El año 2000 registra otro avance significativo en lo que concierne a la protección y preservación de la biodiversidad, al colocarse el foco de atención ético y filosófico en el grave problema del maltrato humano a los animales. En esta fecha se proclama La Declaración Universal de los Derechos de los Animales, tras la insistente denuncia y defensa llevadas a cabo por el filósofo australiano Peter Singer.
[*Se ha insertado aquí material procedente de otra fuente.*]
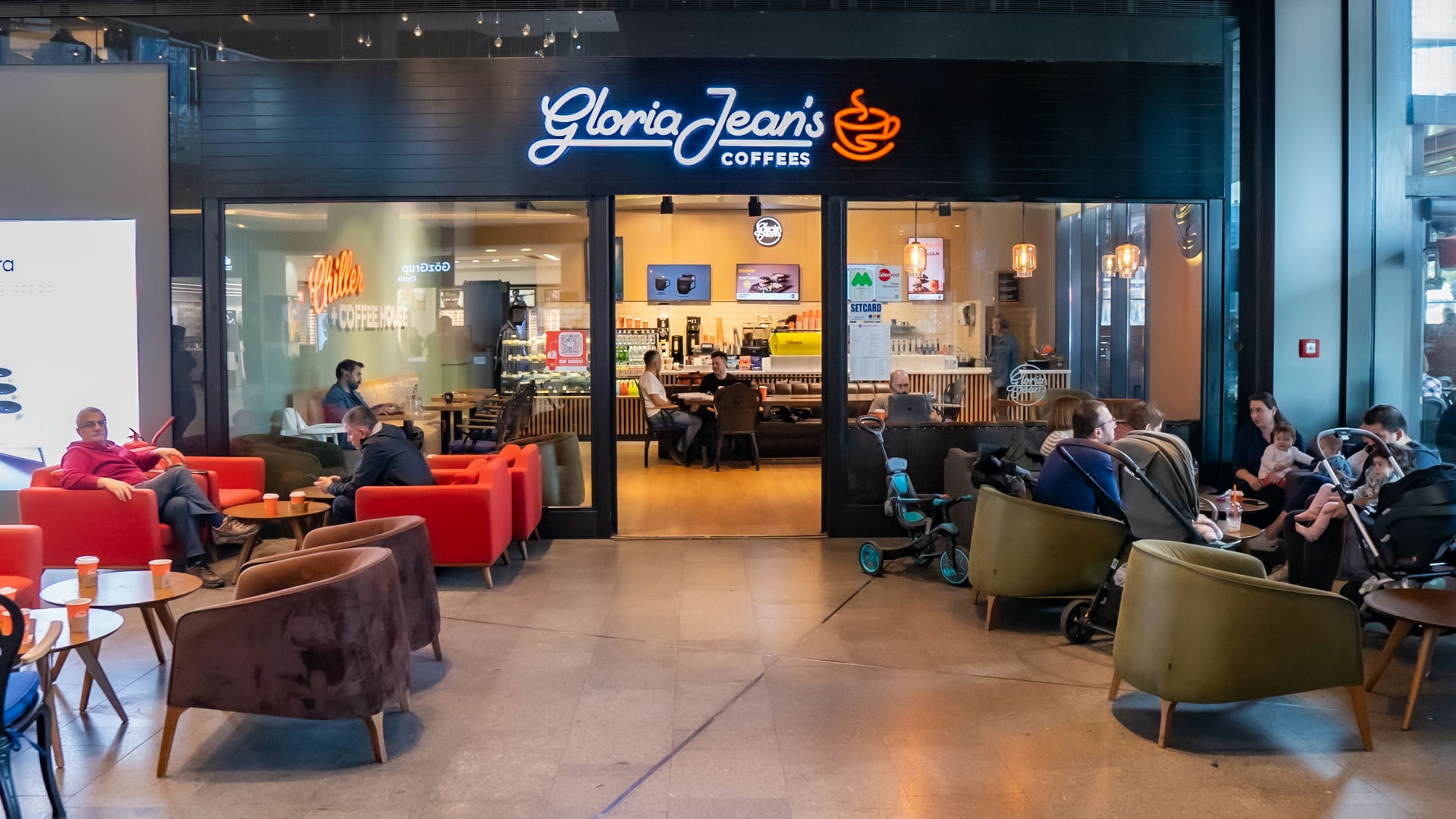 Kahve zinciri Gloria Jean's, “iflas iddialarını” yalanladı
El intenso trabajo desplegado por el Movimiento Verde impactaba a nivel mundial, y en 2010 la ONU da a conocer La Declaración Universal de los Derechos de la Madre Tierra. Cuatro años más tarde se crea el Tribunal Ético Permanente de los Derechos de la Naturaleza.
Siempre que la humanidad ha sufrido el azote de grandes encrucijadas, no ha tenido otro remedio que recurrir a la amplia oferta de posibilidades que ofrece la cultura en su vastedad de expresiones. Entre estas se tienen la ciencia y la filosofía, el arte y la religión, el mito y el saber cotidiano.
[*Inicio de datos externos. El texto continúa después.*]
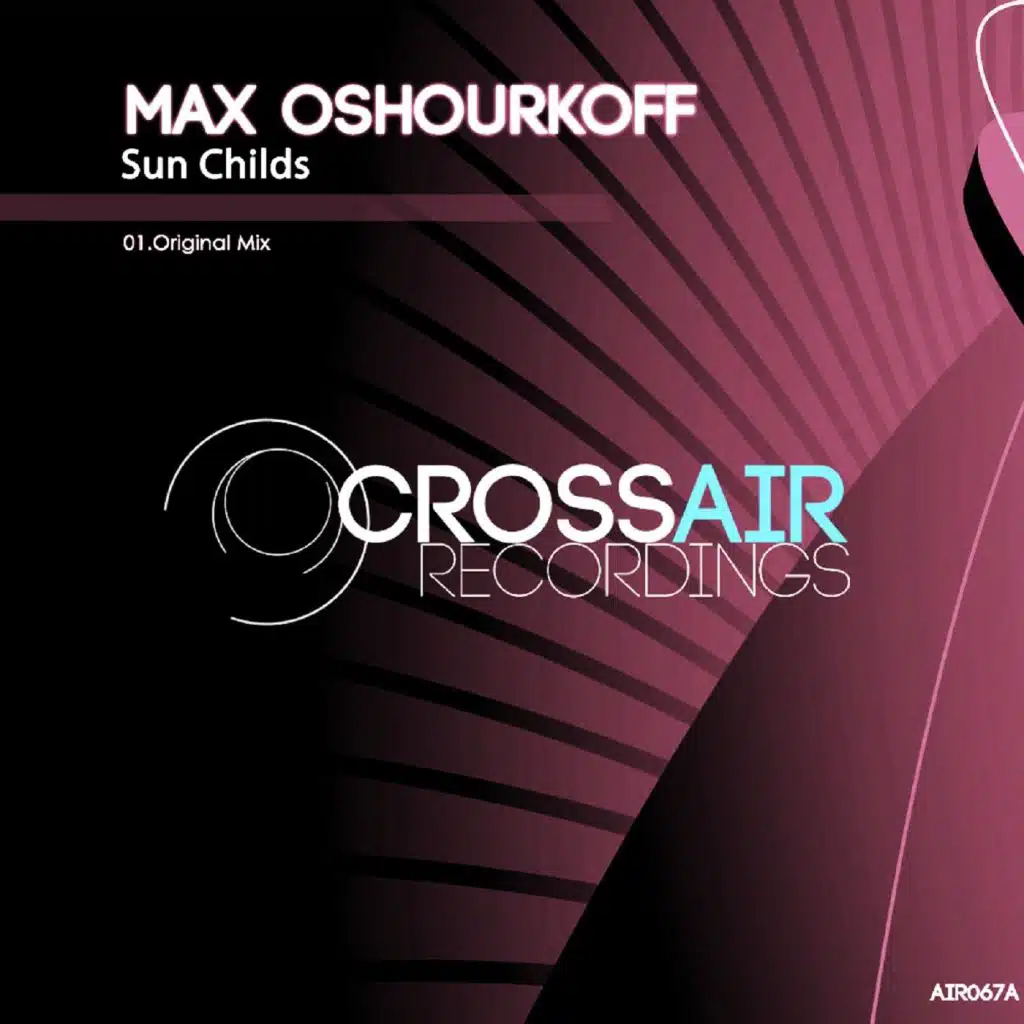 Max Oshourkoff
Conscientes de la necesidad de trazar límites prudenciales al incipiente peligro que amenazaba la vida a escala planetaria, los primeros en dar la voz de alarma fueron los biólogos. Pero dentro de todo esto llama la atención un hecho peculiar: desde los albores mismos de la ética ambiental ya se tenía el convencimiento de la importancia del rol del filósofo de cara a la causa de preservación de Planeta.
Tal necesidad la argumentaría en un relevante escrito el ingeniero forestal y pensador estadounidense Aldo Leopold, al mediar el siglo XX. La historia le dio la razón, como se podrá apreciar en un próximo escrito.